Reproduce the section of the workchain passage below from "That means the" up to and including "structure is z-centralised.".

*** Provided passage

After that, the workchain constructs a film which will be used for interlayer distance relaxation via the relaxation workchain. The algorithm creates a film using given miller indices and the ground state lattice constant and replaces some layers with another elements given in the input. For now only single-element layer replacements are possible i.e. each resulting layer can be made of a single element. It is not possible to create e.g. B-N monolayer using this workchain. If we refer to the figure above, in ideal case one constructs a structure with an inversion or z-reflection symmetry to calculate interlayer distances 1-4. However, the workchain does not ensure an inversion or z-reflection symmetry, that is user responsibility to make it. For instance, if you want to achieve one of these symmetries you should pass positive and negative numbers of layer in the replacements dictionary of the wf parameters, see an example in defaults.
Note
z-reflection or inversion symmetries are not ensured by the workchain even if you
specify symmetric replacements. Sometimes you need to remove a few layers before replacements.
For example, consider the case of fcc (110) film: if size
is equal to (1, 1, 4) there are
will
be 8 layers in the template before the replacements since there are 2 layers in the unit cell.
That means the x,y positions of the first atom
are equal to (0.0, 0.0) when the 8th atom coordinates are equal to (0.5, 0.5).
Thus, to achieve
z-reflection symmetry one needs to remove the 8th layer by specifying 'pop_last_layers' : 1
in the wf parameters.
Finally, using the result of the relaxation workchain, a magnetic structure having no z-reflection symmetry is created. For this the workchain takes first N layers from the relaxed structure and attaches M substrate layers to the bottom. The final structure is z-centralised.
Input nodes¶
The FleurCreateMagneticWorkChain employs
exposed feature of the AiiDA-core, thus inputs for the
EOS and relaxation workchains should be passed in the namespaces
eos
and relax
correspondingly (see example of usage).
Please note that the structure input node
is excluded from the EOS namespace and from the Relax SCF namespace
since corresponding input structures are created within the CreateMagnetic workchain.

******
*** Material supplied

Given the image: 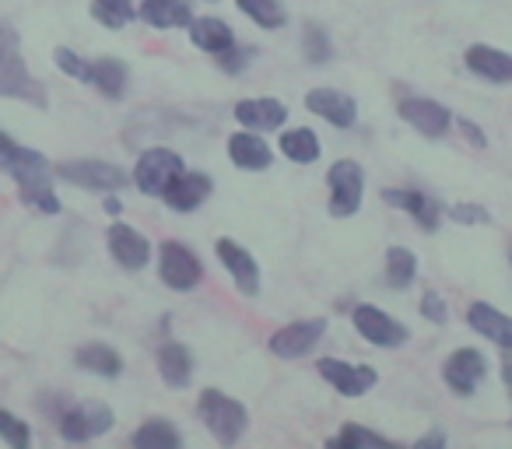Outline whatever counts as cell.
Segmentation results:
<instances>
[{
  "label": "cell",
  "instance_id": "cell-21",
  "mask_svg": "<svg viewBox=\"0 0 512 449\" xmlns=\"http://www.w3.org/2000/svg\"><path fill=\"white\" fill-rule=\"evenodd\" d=\"M81 85L99 88L106 99L120 102L123 95H127V85H130V67L116 57H95V60H88L85 74H81Z\"/></svg>",
  "mask_w": 512,
  "mask_h": 449
},
{
  "label": "cell",
  "instance_id": "cell-18",
  "mask_svg": "<svg viewBox=\"0 0 512 449\" xmlns=\"http://www.w3.org/2000/svg\"><path fill=\"white\" fill-rule=\"evenodd\" d=\"M463 64L470 74H477L488 85H512V53L498 50V46L474 43L463 53Z\"/></svg>",
  "mask_w": 512,
  "mask_h": 449
},
{
  "label": "cell",
  "instance_id": "cell-28",
  "mask_svg": "<svg viewBox=\"0 0 512 449\" xmlns=\"http://www.w3.org/2000/svg\"><path fill=\"white\" fill-rule=\"evenodd\" d=\"M46 162H50V158H46L43 151L25 148V144H18L15 137H8L4 130H0V169L8 172L11 179H15L18 172L36 169V165H46Z\"/></svg>",
  "mask_w": 512,
  "mask_h": 449
},
{
  "label": "cell",
  "instance_id": "cell-25",
  "mask_svg": "<svg viewBox=\"0 0 512 449\" xmlns=\"http://www.w3.org/2000/svg\"><path fill=\"white\" fill-rule=\"evenodd\" d=\"M74 365H78L81 372H92V376L116 379L123 372V355L106 341H88L74 351Z\"/></svg>",
  "mask_w": 512,
  "mask_h": 449
},
{
  "label": "cell",
  "instance_id": "cell-1",
  "mask_svg": "<svg viewBox=\"0 0 512 449\" xmlns=\"http://www.w3.org/2000/svg\"><path fill=\"white\" fill-rule=\"evenodd\" d=\"M0 99L29 102L36 109L50 106V95H46L43 81L32 78V71L25 67L22 39L8 22H0Z\"/></svg>",
  "mask_w": 512,
  "mask_h": 449
},
{
  "label": "cell",
  "instance_id": "cell-35",
  "mask_svg": "<svg viewBox=\"0 0 512 449\" xmlns=\"http://www.w3.org/2000/svg\"><path fill=\"white\" fill-rule=\"evenodd\" d=\"M0 439L8 442V446H15V449H25L32 442V428L25 425L18 414L0 411Z\"/></svg>",
  "mask_w": 512,
  "mask_h": 449
},
{
  "label": "cell",
  "instance_id": "cell-13",
  "mask_svg": "<svg viewBox=\"0 0 512 449\" xmlns=\"http://www.w3.org/2000/svg\"><path fill=\"white\" fill-rule=\"evenodd\" d=\"M106 246L109 257L123 267V271H144L151 260V243L127 221H113L106 229Z\"/></svg>",
  "mask_w": 512,
  "mask_h": 449
},
{
  "label": "cell",
  "instance_id": "cell-42",
  "mask_svg": "<svg viewBox=\"0 0 512 449\" xmlns=\"http://www.w3.org/2000/svg\"><path fill=\"white\" fill-rule=\"evenodd\" d=\"M102 207H106V214H113V218H120V211H123V200L116 197V193H109V197H106V204H102Z\"/></svg>",
  "mask_w": 512,
  "mask_h": 449
},
{
  "label": "cell",
  "instance_id": "cell-8",
  "mask_svg": "<svg viewBox=\"0 0 512 449\" xmlns=\"http://www.w3.org/2000/svg\"><path fill=\"white\" fill-rule=\"evenodd\" d=\"M183 158L176 155L172 148H148L134 165V186L148 197H162L165 186L183 172Z\"/></svg>",
  "mask_w": 512,
  "mask_h": 449
},
{
  "label": "cell",
  "instance_id": "cell-44",
  "mask_svg": "<svg viewBox=\"0 0 512 449\" xmlns=\"http://www.w3.org/2000/svg\"><path fill=\"white\" fill-rule=\"evenodd\" d=\"M200 4H218V0H200Z\"/></svg>",
  "mask_w": 512,
  "mask_h": 449
},
{
  "label": "cell",
  "instance_id": "cell-37",
  "mask_svg": "<svg viewBox=\"0 0 512 449\" xmlns=\"http://www.w3.org/2000/svg\"><path fill=\"white\" fill-rule=\"evenodd\" d=\"M421 316H425L428 323H435V327H446L449 309H446V299H442L435 288H425V292H421Z\"/></svg>",
  "mask_w": 512,
  "mask_h": 449
},
{
  "label": "cell",
  "instance_id": "cell-23",
  "mask_svg": "<svg viewBox=\"0 0 512 449\" xmlns=\"http://www.w3.org/2000/svg\"><path fill=\"white\" fill-rule=\"evenodd\" d=\"M137 18L151 29H190L193 8L190 0H141Z\"/></svg>",
  "mask_w": 512,
  "mask_h": 449
},
{
  "label": "cell",
  "instance_id": "cell-26",
  "mask_svg": "<svg viewBox=\"0 0 512 449\" xmlns=\"http://www.w3.org/2000/svg\"><path fill=\"white\" fill-rule=\"evenodd\" d=\"M190 43L197 46V50L211 53V57H221L225 50H232L235 46V32L228 29V22H221V18H193L190 22Z\"/></svg>",
  "mask_w": 512,
  "mask_h": 449
},
{
  "label": "cell",
  "instance_id": "cell-5",
  "mask_svg": "<svg viewBox=\"0 0 512 449\" xmlns=\"http://www.w3.org/2000/svg\"><path fill=\"white\" fill-rule=\"evenodd\" d=\"M57 428L67 442H92L113 428V407L102 400H78L60 411Z\"/></svg>",
  "mask_w": 512,
  "mask_h": 449
},
{
  "label": "cell",
  "instance_id": "cell-27",
  "mask_svg": "<svg viewBox=\"0 0 512 449\" xmlns=\"http://www.w3.org/2000/svg\"><path fill=\"white\" fill-rule=\"evenodd\" d=\"M130 446H137V449H172V446H183V435H179V428L172 425L169 418H148L134 435H130Z\"/></svg>",
  "mask_w": 512,
  "mask_h": 449
},
{
  "label": "cell",
  "instance_id": "cell-34",
  "mask_svg": "<svg viewBox=\"0 0 512 449\" xmlns=\"http://www.w3.org/2000/svg\"><path fill=\"white\" fill-rule=\"evenodd\" d=\"M92 18L106 29L120 32L137 18V4L134 0H92Z\"/></svg>",
  "mask_w": 512,
  "mask_h": 449
},
{
  "label": "cell",
  "instance_id": "cell-41",
  "mask_svg": "<svg viewBox=\"0 0 512 449\" xmlns=\"http://www.w3.org/2000/svg\"><path fill=\"white\" fill-rule=\"evenodd\" d=\"M414 446H418V449H442V446H446V435H442V428H432V432L421 435Z\"/></svg>",
  "mask_w": 512,
  "mask_h": 449
},
{
  "label": "cell",
  "instance_id": "cell-39",
  "mask_svg": "<svg viewBox=\"0 0 512 449\" xmlns=\"http://www.w3.org/2000/svg\"><path fill=\"white\" fill-rule=\"evenodd\" d=\"M249 60H253V50H239V46H232V50H225L218 57V67H221V71H228V74H239Z\"/></svg>",
  "mask_w": 512,
  "mask_h": 449
},
{
  "label": "cell",
  "instance_id": "cell-32",
  "mask_svg": "<svg viewBox=\"0 0 512 449\" xmlns=\"http://www.w3.org/2000/svg\"><path fill=\"white\" fill-rule=\"evenodd\" d=\"M302 57L316 67H323V64L334 60V39H330V32L323 29L320 22H313V18L302 25Z\"/></svg>",
  "mask_w": 512,
  "mask_h": 449
},
{
  "label": "cell",
  "instance_id": "cell-38",
  "mask_svg": "<svg viewBox=\"0 0 512 449\" xmlns=\"http://www.w3.org/2000/svg\"><path fill=\"white\" fill-rule=\"evenodd\" d=\"M53 60H57L60 71L71 74L74 81H81V74H85V67H88V60H85V57H78L74 50H67V46H60V50L53 53Z\"/></svg>",
  "mask_w": 512,
  "mask_h": 449
},
{
  "label": "cell",
  "instance_id": "cell-2",
  "mask_svg": "<svg viewBox=\"0 0 512 449\" xmlns=\"http://www.w3.org/2000/svg\"><path fill=\"white\" fill-rule=\"evenodd\" d=\"M197 414L204 421V428L221 442V446H235L249 428V411L235 397L221 390H200Z\"/></svg>",
  "mask_w": 512,
  "mask_h": 449
},
{
  "label": "cell",
  "instance_id": "cell-12",
  "mask_svg": "<svg viewBox=\"0 0 512 449\" xmlns=\"http://www.w3.org/2000/svg\"><path fill=\"white\" fill-rule=\"evenodd\" d=\"M488 376V362L477 348H456L453 355L442 362V379L456 397H474V390Z\"/></svg>",
  "mask_w": 512,
  "mask_h": 449
},
{
  "label": "cell",
  "instance_id": "cell-22",
  "mask_svg": "<svg viewBox=\"0 0 512 449\" xmlns=\"http://www.w3.org/2000/svg\"><path fill=\"white\" fill-rule=\"evenodd\" d=\"M228 158H232L235 169H246V172H264L271 169L274 162V151L264 137L256 134V130L242 127L239 134H228Z\"/></svg>",
  "mask_w": 512,
  "mask_h": 449
},
{
  "label": "cell",
  "instance_id": "cell-40",
  "mask_svg": "<svg viewBox=\"0 0 512 449\" xmlns=\"http://www.w3.org/2000/svg\"><path fill=\"white\" fill-rule=\"evenodd\" d=\"M453 123H456V127H460V134L467 137L470 148H484V144H488V137H484V130L477 127L474 120H467V116H456Z\"/></svg>",
  "mask_w": 512,
  "mask_h": 449
},
{
  "label": "cell",
  "instance_id": "cell-24",
  "mask_svg": "<svg viewBox=\"0 0 512 449\" xmlns=\"http://www.w3.org/2000/svg\"><path fill=\"white\" fill-rule=\"evenodd\" d=\"M158 376H162V383L172 386V390H186L193 379L190 348L179 341H165L162 348H158Z\"/></svg>",
  "mask_w": 512,
  "mask_h": 449
},
{
  "label": "cell",
  "instance_id": "cell-15",
  "mask_svg": "<svg viewBox=\"0 0 512 449\" xmlns=\"http://www.w3.org/2000/svg\"><path fill=\"white\" fill-rule=\"evenodd\" d=\"M306 109L313 116H320V120H327L330 127H341V130L358 123V102L351 95L337 92V88H313L306 95Z\"/></svg>",
  "mask_w": 512,
  "mask_h": 449
},
{
  "label": "cell",
  "instance_id": "cell-30",
  "mask_svg": "<svg viewBox=\"0 0 512 449\" xmlns=\"http://www.w3.org/2000/svg\"><path fill=\"white\" fill-rule=\"evenodd\" d=\"M235 8H239L249 22L260 25V29H267V32L285 29V22H288V11L281 0H235Z\"/></svg>",
  "mask_w": 512,
  "mask_h": 449
},
{
  "label": "cell",
  "instance_id": "cell-9",
  "mask_svg": "<svg viewBox=\"0 0 512 449\" xmlns=\"http://www.w3.org/2000/svg\"><path fill=\"white\" fill-rule=\"evenodd\" d=\"M351 323H355V330L372 344V348H404V344L411 341V330H407L404 323L393 320L386 309L369 306V302L355 306V313H351Z\"/></svg>",
  "mask_w": 512,
  "mask_h": 449
},
{
  "label": "cell",
  "instance_id": "cell-10",
  "mask_svg": "<svg viewBox=\"0 0 512 449\" xmlns=\"http://www.w3.org/2000/svg\"><path fill=\"white\" fill-rule=\"evenodd\" d=\"M397 109L400 120L418 130L421 137H428V141H442L449 134V127H453V113L442 102L425 99V95H404Z\"/></svg>",
  "mask_w": 512,
  "mask_h": 449
},
{
  "label": "cell",
  "instance_id": "cell-4",
  "mask_svg": "<svg viewBox=\"0 0 512 449\" xmlns=\"http://www.w3.org/2000/svg\"><path fill=\"white\" fill-rule=\"evenodd\" d=\"M158 278L172 292H193L200 285V278H204V264H200V257L186 243L165 239L158 246Z\"/></svg>",
  "mask_w": 512,
  "mask_h": 449
},
{
  "label": "cell",
  "instance_id": "cell-33",
  "mask_svg": "<svg viewBox=\"0 0 512 449\" xmlns=\"http://www.w3.org/2000/svg\"><path fill=\"white\" fill-rule=\"evenodd\" d=\"M327 446L330 449H390L393 442L386 439V435H379V432H369L365 425H344L337 435H330L327 439Z\"/></svg>",
  "mask_w": 512,
  "mask_h": 449
},
{
  "label": "cell",
  "instance_id": "cell-36",
  "mask_svg": "<svg viewBox=\"0 0 512 449\" xmlns=\"http://www.w3.org/2000/svg\"><path fill=\"white\" fill-rule=\"evenodd\" d=\"M446 214L456 221V225H463V229H474V225H484V221H491V214L484 211L481 204H474V200H460V204H453Z\"/></svg>",
  "mask_w": 512,
  "mask_h": 449
},
{
  "label": "cell",
  "instance_id": "cell-17",
  "mask_svg": "<svg viewBox=\"0 0 512 449\" xmlns=\"http://www.w3.org/2000/svg\"><path fill=\"white\" fill-rule=\"evenodd\" d=\"M211 190H214V183H211V176H207V172L183 169L176 179H172L169 186H165L162 200L172 207V211L190 214V211H197V207L204 204L207 197H211Z\"/></svg>",
  "mask_w": 512,
  "mask_h": 449
},
{
  "label": "cell",
  "instance_id": "cell-14",
  "mask_svg": "<svg viewBox=\"0 0 512 449\" xmlns=\"http://www.w3.org/2000/svg\"><path fill=\"white\" fill-rule=\"evenodd\" d=\"M214 253H218L221 267L232 274L235 288L242 295H256L260 292V267H256V257L249 250H242L235 239H218L214 243Z\"/></svg>",
  "mask_w": 512,
  "mask_h": 449
},
{
  "label": "cell",
  "instance_id": "cell-20",
  "mask_svg": "<svg viewBox=\"0 0 512 449\" xmlns=\"http://www.w3.org/2000/svg\"><path fill=\"white\" fill-rule=\"evenodd\" d=\"M232 116L239 120V127L267 134V130H281L288 120V106L281 99H242L235 102Z\"/></svg>",
  "mask_w": 512,
  "mask_h": 449
},
{
  "label": "cell",
  "instance_id": "cell-11",
  "mask_svg": "<svg viewBox=\"0 0 512 449\" xmlns=\"http://www.w3.org/2000/svg\"><path fill=\"white\" fill-rule=\"evenodd\" d=\"M320 376L334 386L341 397H362L369 393L372 386L379 383V372L372 365H362V362H344V358H320L316 362Z\"/></svg>",
  "mask_w": 512,
  "mask_h": 449
},
{
  "label": "cell",
  "instance_id": "cell-7",
  "mask_svg": "<svg viewBox=\"0 0 512 449\" xmlns=\"http://www.w3.org/2000/svg\"><path fill=\"white\" fill-rule=\"evenodd\" d=\"M327 334V320L323 316H313V320H295L285 323L281 330H274L267 348H271L274 358H285V362H299V358L313 355V348L323 341Z\"/></svg>",
  "mask_w": 512,
  "mask_h": 449
},
{
  "label": "cell",
  "instance_id": "cell-3",
  "mask_svg": "<svg viewBox=\"0 0 512 449\" xmlns=\"http://www.w3.org/2000/svg\"><path fill=\"white\" fill-rule=\"evenodd\" d=\"M57 176L64 183L78 186V190H95V193H120L130 183V176L113 162L102 158H74V162H60Z\"/></svg>",
  "mask_w": 512,
  "mask_h": 449
},
{
  "label": "cell",
  "instance_id": "cell-29",
  "mask_svg": "<svg viewBox=\"0 0 512 449\" xmlns=\"http://www.w3.org/2000/svg\"><path fill=\"white\" fill-rule=\"evenodd\" d=\"M281 155L285 158H292V162H299V165H313L316 158H320V151H323V144H320V137L313 134L309 127H295V130H285L281 134Z\"/></svg>",
  "mask_w": 512,
  "mask_h": 449
},
{
  "label": "cell",
  "instance_id": "cell-19",
  "mask_svg": "<svg viewBox=\"0 0 512 449\" xmlns=\"http://www.w3.org/2000/svg\"><path fill=\"white\" fill-rule=\"evenodd\" d=\"M467 323L474 334H481L484 341H491L495 348L512 351V316L495 309L491 302H470L467 306Z\"/></svg>",
  "mask_w": 512,
  "mask_h": 449
},
{
  "label": "cell",
  "instance_id": "cell-16",
  "mask_svg": "<svg viewBox=\"0 0 512 449\" xmlns=\"http://www.w3.org/2000/svg\"><path fill=\"white\" fill-rule=\"evenodd\" d=\"M383 200L397 211H407L414 221H418L425 232H439V221H442V204L435 197L421 190H404V186H386Z\"/></svg>",
  "mask_w": 512,
  "mask_h": 449
},
{
  "label": "cell",
  "instance_id": "cell-6",
  "mask_svg": "<svg viewBox=\"0 0 512 449\" xmlns=\"http://www.w3.org/2000/svg\"><path fill=\"white\" fill-rule=\"evenodd\" d=\"M327 186H330V214H334V218H351V214H358L362 197H365V172L355 158H341V162L330 165Z\"/></svg>",
  "mask_w": 512,
  "mask_h": 449
},
{
  "label": "cell",
  "instance_id": "cell-31",
  "mask_svg": "<svg viewBox=\"0 0 512 449\" xmlns=\"http://www.w3.org/2000/svg\"><path fill=\"white\" fill-rule=\"evenodd\" d=\"M414 278H418V257H414L407 246H390L386 250V281L390 288H411Z\"/></svg>",
  "mask_w": 512,
  "mask_h": 449
},
{
  "label": "cell",
  "instance_id": "cell-43",
  "mask_svg": "<svg viewBox=\"0 0 512 449\" xmlns=\"http://www.w3.org/2000/svg\"><path fill=\"white\" fill-rule=\"evenodd\" d=\"M502 383H505V390H509V400H512V355H505V362H502Z\"/></svg>",
  "mask_w": 512,
  "mask_h": 449
}]
</instances>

******

▶ _Worked solution_:
That means the x,y positions of the first atom
are equal to (0.0, 0.0) when the 8th atom coordinates are equal to (0.5, 0.5).
Thus, to achieve
z-reflection symmetry one needs to remove the 8th layer by specifying 'pop_last_layers' : 1
in the wf parameters.
Finally, using the result of the relaxation workchain, a magnetic structure having no z-reflection symmetry is created. For this the workchain takes first N layers from the relaxed structure and attaches M substrate layers to the bottom. The final structure is z-centralised.